Örneğin, uluslararası lojistik ağı. Uluslararası lojistik ve üretim hatlarının COVID-19 salgınının etkisi ile sarsılması sonucunda bir sene boyunca rahat bir nefes alan çevre ve dolayısıyla Dünya aslında bize bu ulaşım araçlarının emisyonlarının ne kadar sorunlu olduğunu gösterdi. Fakat bu duruma çözüm olarak milyarlarca insanın gıdaya ve benzeri insani tüketim maddelerine ulaşımını zorlaştırmak hatta imkansız kılmak gösterilmemeli – fakat bu emisyonların iklim değişikliği felaketini körüklediği de aşikar.
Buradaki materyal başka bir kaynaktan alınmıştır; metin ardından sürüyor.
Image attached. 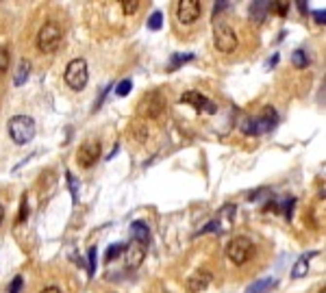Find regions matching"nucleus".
<instances>
[{"mask_svg": "<svg viewBox=\"0 0 326 293\" xmlns=\"http://www.w3.org/2000/svg\"><path fill=\"white\" fill-rule=\"evenodd\" d=\"M235 213H237V208L233 207V204H224V207L220 208V217L226 222V226L233 224V220H235ZM220 217H217V220H220Z\"/></svg>", "mask_w": 326, "mask_h": 293, "instance_id": "21", "label": "nucleus"}, {"mask_svg": "<svg viewBox=\"0 0 326 293\" xmlns=\"http://www.w3.org/2000/svg\"><path fill=\"white\" fill-rule=\"evenodd\" d=\"M130 237H133V241H137V243L142 245H148L150 243V228H148L146 222H133L130 224Z\"/></svg>", "mask_w": 326, "mask_h": 293, "instance_id": "14", "label": "nucleus"}, {"mask_svg": "<svg viewBox=\"0 0 326 293\" xmlns=\"http://www.w3.org/2000/svg\"><path fill=\"white\" fill-rule=\"evenodd\" d=\"M9 137L16 146H24L35 137V120L29 115H13L9 120Z\"/></svg>", "mask_w": 326, "mask_h": 293, "instance_id": "3", "label": "nucleus"}, {"mask_svg": "<svg viewBox=\"0 0 326 293\" xmlns=\"http://www.w3.org/2000/svg\"><path fill=\"white\" fill-rule=\"evenodd\" d=\"M22 289V276H16L11 282V289H9V293H20Z\"/></svg>", "mask_w": 326, "mask_h": 293, "instance_id": "32", "label": "nucleus"}, {"mask_svg": "<svg viewBox=\"0 0 326 293\" xmlns=\"http://www.w3.org/2000/svg\"><path fill=\"white\" fill-rule=\"evenodd\" d=\"M278 63V54H274V59H272V61H270L268 65H270V68H274V65H276Z\"/></svg>", "mask_w": 326, "mask_h": 293, "instance_id": "37", "label": "nucleus"}, {"mask_svg": "<svg viewBox=\"0 0 326 293\" xmlns=\"http://www.w3.org/2000/svg\"><path fill=\"white\" fill-rule=\"evenodd\" d=\"M124 252H127V265L130 269H135L144 263V259H146V245L137 243V241H130L127 248H124Z\"/></svg>", "mask_w": 326, "mask_h": 293, "instance_id": "11", "label": "nucleus"}, {"mask_svg": "<svg viewBox=\"0 0 326 293\" xmlns=\"http://www.w3.org/2000/svg\"><path fill=\"white\" fill-rule=\"evenodd\" d=\"M213 46L224 54L233 52L237 48V33L224 22H216V26H213Z\"/></svg>", "mask_w": 326, "mask_h": 293, "instance_id": "6", "label": "nucleus"}, {"mask_svg": "<svg viewBox=\"0 0 326 293\" xmlns=\"http://www.w3.org/2000/svg\"><path fill=\"white\" fill-rule=\"evenodd\" d=\"M2 220H4V208H2V204H0V224H2Z\"/></svg>", "mask_w": 326, "mask_h": 293, "instance_id": "38", "label": "nucleus"}, {"mask_svg": "<svg viewBox=\"0 0 326 293\" xmlns=\"http://www.w3.org/2000/svg\"><path fill=\"white\" fill-rule=\"evenodd\" d=\"M41 293H61V289H59V287H46Z\"/></svg>", "mask_w": 326, "mask_h": 293, "instance_id": "35", "label": "nucleus"}, {"mask_svg": "<svg viewBox=\"0 0 326 293\" xmlns=\"http://www.w3.org/2000/svg\"><path fill=\"white\" fill-rule=\"evenodd\" d=\"M87 269H90V276L96 274V267H98V254H96V245H91L90 252H87Z\"/></svg>", "mask_w": 326, "mask_h": 293, "instance_id": "25", "label": "nucleus"}, {"mask_svg": "<svg viewBox=\"0 0 326 293\" xmlns=\"http://www.w3.org/2000/svg\"><path fill=\"white\" fill-rule=\"evenodd\" d=\"M163 26V16H161V11H155L150 17H148V29L150 31H159Z\"/></svg>", "mask_w": 326, "mask_h": 293, "instance_id": "26", "label": "nucleus"}, {"mask_svg": "<svg viewBox=\"0 0 326 293\" xmlns=\"http://www.w3.org/2000/svg\"><path fill=\"white\" fill-rule=\"evenodd\" d=\"M217 230H220V222L213 220V222H209V224L204 226V228H200L198 235H207V232H217Z\"/></svg>", "mask_w": 326, "mask_h": 293, "instance_id": "30", "label": "nucleus"}, {"mask_svg": "<svg viewBox=\"0 0 326 293\" xmlns=\"http://www.w3.org/2000/svg\"><path fill=\"white\" fill-rule=\"evenodd\" d=\"M130 89H133V81H130V78H124V81L115 87V94H118L120 98H124V96L130 94Z\"/></svg>", "mask_w": 326, "mask_h": 293, "instance_id": "28", "label": "nucleus"}, {"mask_svg": "<svg viewBox=\"0 0 326 293\" xmlns=\"http://www.w3.org/2000/svg\"><path fill=\"white\" fill-rule=\"evenodd\" d=\"M268 11H270L268 0H254V2H250V7H248V16H250V20H253L254 24H263Z\"/></svg>", "mask_w": 326, "mask_h": 293, "instance_id": "12", "label": "nucleus"}, {"mask_svg": "<svg viewBox=\"0 0 326 293\" xmlns=\"http://www.w3.org/2000/svg\"><path fill=\"white\" fill-rule=\"evenodd\" d=\"M163 109H165V98H163L161 91H150V94L144 96L137 104V113L142 115V118H148V120L159 118L163 113Z\"/></svg>", "mask_w": 326, "mask_h": 293, "instance_id": "7", "label": "nucleus"}, {"mask_svg": "<svg viewBox=\"0 0 326 293\" xmlns=\"http://www.w3.org/2000/svg\"><path fill=\"white\" fill-rule=\"evenodd\" d=\"M320 293H326V287H322V289H320Z\"/></svg>", "mask_w": 326, "mask_h": 293, "instance_id": "39", "label": "nucleus"}, {"mask_svg": "<svg viewBox=\"0 0 326 293\" xmlns=\"http://www.w3.org/2000/svg\"><path fill=\"white\" fill-rule=\"evenodd\" d=\"M253 241L248 239V237H233L231 241L226 243V257L231 260L233 265H244L246 260L250 259V254H253Z\"/></svg>", "mask_w": 326, "mask_h": 293, "instance_id": "5", "label": "nucleus"}, {"mask_svg": "<svg viewBox=\"0 0 326 293\" xmlns=\"http://www.w3.org/2000/svg\"><path fill=\"white\" fill-rule=\"evenodd\" d=\"M296 4H298V9H300V11H302V13H305V11H307V2H302V0H300V2H296Z\"/></svg>", "mask_w": 326, "mask_h": 293, "instance_id": "36", "label": "nucleus"}, {"mask_svg": "<svg viewBox=\"0 0 326 293\" xmlns=\"http://www.w3.org/2000/svg\"><path fill=\"white\" fill-rule=\"evenodd\" d=\"M276 287V280L274 278H261V280L253 282V285L246 289V293H270Z\"/></svg>", "mask_w": 326, "mask_h": 293, "instance_id": "16", "label": "nucleus"}, {"mask_svg": "<svg viewBox=\"0 0 326 293\" xmlns=\"http://www.w3.org/2000/svg\"><path fill=\"white\" fill-rule=\"evenodd\" d=\"M213 282V276L209 272H196L192 278L187 280V287H189V291H194V293H200V291H204L209 285Z\"/></svg>", "mask_w": 326, "mask_h": 293, "instance_id": "13", "label": "nucleus"}, {"mask_svg": "<svg viewBox=\"0 0 326 293\" xmlns=\"http://www.w3.org/2000/svg\"><path fill=\"white\" fill-rule=\"evenodd\" d=\"M29 69H31L29 61H20V68H18L16 76H13V83H16L18 87H20V85H24V81L29 78Z\"/></svg>", "mask_w": 326, "mask_h": 293, "instance_id": "20", "label": "nucleus"}, {"mask_svg": "<svg viewBox=\"0 0 326 293\" xmlns=\"http://www.w3.org/2000/svg\"><path fill=\"white\" fill-rule=\"evenodd\" d=\"M181 102L183 104H192L196 111H204V113H217V104L213 100H209L207 96H202L200 91H196V89H189V91H185L183 96H181Z\"/></svg>", "mask_w": 326, "mask_h": 293, "instance_id": "9", "label": "nucleus"}, {"mask_svg": "<svg viewBox=\"0 0 326 293\" xmlns=\"http://www.w3.org/2000/svg\"><path fill=\"white\" fill-rule=\"evenodd\" d=\"M122 11H124V16H133V13H137V9L142 7V2L139 0H122Z\"/></svg>", "mask_w": 326, "mask_h": 293, "instance_id": "24", "label": "nucleus"}, {"mask_svg": "<svg viewBox=\"0 0 326 293\" xmlns=\"http://www.w3.org/2000/svg\"><path fill=\"white\" fill-rule=\"evenodd\" d=\"M228 4H231V2H226V0H222V2H216V7H213V17H216L220 11H224V9H228Z\"/></svg>", "mask_w": 326, "mask_h": 293, "instance_id": "33", "label": "nucleus"}, {"mask_svg": "<svg viewBox=\"0 0 326 293\" xmlns=\"http://www.w3.org/2000/svg\"><path fill=\"white\" fill-rule=\"evenodd\" d=\"M26 215H29V204H26V198H22V207H20V215H18V222H24Z\"/></svg>", "mask_w": 326, "mask_h": 293, "instance_id": "31", "label": "nucleus"}, {"mask_svg": "<svg viewBox=\"0 0 326 293\" xmlns=\"http://www.w3.org/2000/svg\"><path fill=\"white\" fill-rule=\"evenodd\" d=\"M293 207H296V198H285L278 202L276 200V213L285 215L287 220H291V213H293Z\"/></svg>", "mask_w": 326, "mask_h": 293, "instance_id": "18", "label": "nucleus"}, {"mask_svg": "<svg viewBox=\"0 0 326 293\" xmlns=\"http://www.w3.org/2000/svg\"><path fill=\"white\" fill-rule=\"evenodd\" d=\"M196 57L194 52H176V54H172L170 57V63H167V72H176V69L181 68V65H185V63H189L192 59Z\"/></svg>", "mask_w": 326, "mask_h": 293, "instance_id": "17", "label": "nucleus"}, {"mask_svg": "<svg viewBox=\"0 0 326 293\" xmlns=\"http://www.w3.org/2000/svg\"><path fill=\"white\" fill-rule=\"evenodd\" d=\"M315 257V252H307V254H302L300 259L296 260V265L291 267V278L296 280V278H302L307 272H309V260Z\"/></svg>", "mask_w": 326, "mask_h": 293, "instance_id": "15", "label": "nucleus"}, {"mask_svg": "<svg viewBox=\"0 0 326 293\" xmlns=\"http://www.w3.org/2000/svg\"><path fill=\"white\" fill-rule=\"evenodd\" d=\"M124 248H127L124 243H113V245H109V248H107V254H105V260H107V263H111L113 259H118L120 254L124 252Z\"/></svg>", "mask_w": 326, "mask_h": 293, "instance_id": "22", "label": "nucleus"}, {"mask_svg": "<svg viewBox=\"0 0 326 293\" xmlns=\"http://www.w3.org/2000/svg\"><path fill=\"white\" fill-rule=\"evenodd\" d=\"M65 178H68V187H70V193H72V202L76 204L78 202V183L72 176V172H65Z\"/></svg>", "mask_w": 326, "mask_h": 293, "instance_id": "23", "label": "nucleus"}, {"mask_svg": "<svg viewBox=\"0 0 326 293\" xmlns=\"http://www.w3.org/2000/svg\"><path fill=\"white\" fill-rule=\"evenodd\" d=\"M313 20L318 22V24H324V20H326L324 9H318V11H313Z\"/></svg>", "mask_w": 326, "mask_h": 293, "instance_id": "34", "label": "nucleus"}, {"mask_svg": "<svg viewBox=\"0 0 326 293\" xmlns=\"http://www.w3.org/2000/svg\"><path fill=\"white\" fill-rule=\"evenodd\" d=\"M291 65H293V68H298V69H305L307 65H309V54H307L302 48L293 50V52H291Z\"/></svg>", "mask_w": 326, "mask_h": 293, "instance_id": "19", "label": "nucleus"}, {"mask_svg": "<svg viewBox=\"0 0 326 293\" xmlns=\"http://www.w3.org/2000/svg\"><path fill=\"white\" fill-rule=\"evenodd\" d=\"M87 78H90V74H87L85 59H72V61L68 63V68H65V74H63L65 85L74 91H81L83 87L87 85Z\"/></svg>", "mask_w": 326, "mask_h": 293, "instance_id": "4", "label": "nucleus"}, {"mask_svg": "<svg viewBox=\"0 0 326 293\" xmlns=\"http://www.w3.org/2000/svg\"><path fill=\"white\" fill-rule=\"evenodd\" d=\"M202 16V4L200 0H181L176 4V17L183 24H194L198 17Z\"/></svg>", "mask_w": 326, "mask_h": 293, "instance_id": "8", "label": "nucleus"}, {"mask_svg": "<svg viewBox=\"0 0 326 293\" xmlns=\"http://www.w3.org/2000/svg\"><path fill=\"white\" fill-rule=\"evenodd\" d=\"M9 63H11V54H9V50L7 48H0V74L7 72Z\"/></svg>", "mask_w": 326, "mask_h": 293, "instance_id": "29", "label": "nucleus"}, {"mask_svg": "<svg viewBox=\"0 0 326 293\" xmlns=\"http://www.w3.org/2000/svg\"><path fill=\"white\" fill-rule=\"evenodd\" d=\"M276 122H278V115H276V111H274V106H265L259 118H246L244 122H241V133L257 137V135H263V133H268V130H272L276 126Z\"/></svg>", "mask_w": 326, "mask_h": 293, "instance_id": "2", "label": "nucleus"}, {"mask_svg": "<svg viewBox=\"0 0 326 293\" xmlns=\"http://www.w3.org/2000/svg\"><path fill=\"white\" fill-rule=\"evenodd\" d=\"M37 50L44 54H53L59 50V46H61L63 41V31L61 26L57 24V22H46L44 26L39 29L37 33Z\"/></svg>", "mask_w": 326, "mask_h": 293, "instance_id": "1", "label": "nucleus"}, {"mask_svg": "<svg viewBox=\"0 0 326 293\" xmlns=\"http://www.w3.org/2000/svg\"><path fill=\"white\" fill-rule=\"evenodd\" d=\"M98 159H100V143L98 141H85V143H81V148H78V152H76V161H78V165L81 167H91V165H96Z\"/></svg>", "mask_w": 326, "mask_h": 293, "instance_id": "10", "label": "nucleus"}, {"mask_svg": "<svg viewBox=\"0 0 326 293\" xmlns=\"http://www.w3.org/2000/svg\"><path fill=\"white\" fill-rule=\"evenodd\" d=\"M270 9H274V13H278L281 17L287 16V11H290V2H285V0H278V2H270Z\"/></svg>", "mask_w": 326, "mask_h": 293, "instance_id": "27", "label": "nucleus"}]
</instances>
Dolayısıyla bu aşamada alışılmışın dışında çözüm önerileri düşünmekten başka bir çare kalmıyor, zira ne bu sistemler tamamen bırakılabilir ne de bu şekilde devam etmelerine göz yumulabilir.
İşte bu noktaya geleceğin enerji kaynakları olan yeşil enerji ve bu alanda gerçekleştirilen Ar & Ge çalışmaları devreye giriyor.
Hızla Önemi Artan Yeşil Enerji Kaynakları
Fosil yakıtların yakılarak enerji elde edilmesine alternatif olarak ortaya çıkan yeşil enerji kaynaklarının günümüz itibariyle en önemlileri arasında hidroelektrik santralleri, rüzgar enerjisi ile çalışan rüzgar bataryaları ve artık bireysel olarak konutlar ve işyerlerine de kolaylıkla inşa edilebilen güneş panelleri bulunuyor. Fakat yeni enerji kaynaklarına dair yürütülen Ar & Ge çalışmaları kapsamında bazı eski yeşil enerji kaynaklarının da tahmin edilenden daha fazla zarara yol açtığı tespit edilmiş durumda – örneğin bir zamanların gözde enerji kaynakları arasında olan hidroelektrik santrallerin çevreye ve bölgedeki topluluklara ciddi zarar verdiği artık kabul edilen bir gerçek. İçilebilir su sorununun da giderek artacağı göz önüne alındığında insanlığın bu enerji kaynağını tıpkı fosil yakıtlar gibi emin adımlara geride bırakacağını tahmin etmek pek de zor değil.
Günümüzde yaygın olan enerji üretim ve tüketim alışkanlıklarının bu boyutta tahribata yol açmasının anlaşılmasıyla beraber bu alanda yürüttükleri çalışmalara hız katan bilim insanları, her gün farklı enerji üretim metotlarına dair gelişmeler paylaşmaya devam ediyor. Bu metotlar arasında hem tüketim alışkanlıklarımızın ve hayatın doğallaşan seyrinin sonucu ortaya çıkan atıkların değerlendirilmesi gibi yöntemler bulunması hem de ileri derecede teknolojik ve detaylı çalışmalar gerektiren kaynaklara yönelimin olması sektörün önemine ve çeşitliliğine dikkat çekmektedir.
Değişen ve Gelişen Enerji Kaynakları
İnsanlığın nüfusu ve enerji gereksinimleri artmaya devam ederken yeni ve etkili yeşil enerji formüllerinin de benimsenmeye başlanması, bu gelişmelerin sürdürülebilir olmasının en önemli unsurları arasında yer alıyor.
Her gün, Güneş ışınlarını uzayda ve dünyada yol alırken çıkardıkları radyasyon enerjisini hapsederek uzay araçları ve bu araçlar sayesinde dünyaya sürdürülebilir enerji kaynağı yaratmaya dair çalışmalardan okyanuslarda ve denizlerde oldukça yüksek oranda bulunan alglerden enerji üretmeye kadar onlarca yeni enerji kaynağı geliştirilmeye çalışılıyor. Var olan yeşil enerji kaynaklarının geliştirilmesi ve daha az maliyetle daha fazla verimlilik sağlamaları için yürütülen çalışmalar da cabası – örneğin güneş enerjisi panellerine dair teknolojilerin geliştirilmesi için harcanan miktarların onlarca milyar dolar olduğu belirtiliyor.
Yani Dünya, yeni ve yeşil enerji kaynaklarını keşfetmek ve bu kaynakları mümkün olduğu kadar verimli kullanabilmek için önemli adımlar atmaya devam ediyor. Her ne kadar tüm bu araştırmaların hemen hepsi farklı kaynaklara ve yöntemlere odaklansa da, hepsinin ortak bir noktası da var: Karbondioksit emisyonunu sıfıra veya günümüzde var olan seviyenin çok altına indirmeleri.